Wednesday, April 20, 2011

Chronicle Dreams

I will be graduating in under 3 weeks. This still baffles me. I know I mention this far too often. I sort of feel like a really annoying broken record. This is my life though so I guess I'll just go on and share. Feel free to just look at the pretty pictures if you'd rather.  I seriously never understood why people freak out and complain when they are graduating. I always thought I would be so calm and composed when the time came for me to move on. Apparently several sodas a Cafe Rio salad (forced down with a swirling stomach of stress and anxiety) and a good sob later... I realize I am kinda loosing my cool here. I don't have a plan, which at moments in my life feels really exciting, but then again its frightening. Especially since I am kind of stuck in Logan for the next year. First of all, job hunting is miserable. I walked into a bunch of places yesterday that I don't even care to work at, only to be greeted by frowning, sometimes terribly rude employees telling me they aren't hiring but I can turn in an application anyway. There really is no second of all just stress about the first of all. To give credit the man at Hobby Lobby was very gracious, but again, not hiring. Anyway, since all of my hopes and dreams aren't suddenly appearing as a walk on graduation day, I'll just tell you about my dream.

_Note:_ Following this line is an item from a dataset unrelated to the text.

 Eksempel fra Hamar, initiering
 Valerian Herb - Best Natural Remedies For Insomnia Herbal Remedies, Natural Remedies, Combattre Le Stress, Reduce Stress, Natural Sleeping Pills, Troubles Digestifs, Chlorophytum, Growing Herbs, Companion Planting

I have had this dream that seems untouchable and unreachable for a while now. I guess you could call it a secret dream, I really do get warm tingles at the thought of myself working for this company. I am in LOVE with Chronicle Books. I love everything I see on their site. Books like these...
I get all giddy when I see the wonderful designs of the covers and dream about what treasures I'd find inside. I have mentioned before I have a slight addiction to books. You add in creative design and well, you don't get any better then that. I would absolutely love to work for them and live in San Francisco. It would really be a dream. Maybe I will find myself in reach of this dream someday, but until then I will just drool over all the books I want to buy. Drool with me here.  If only I had the money.... or the decisiveness to choose just one.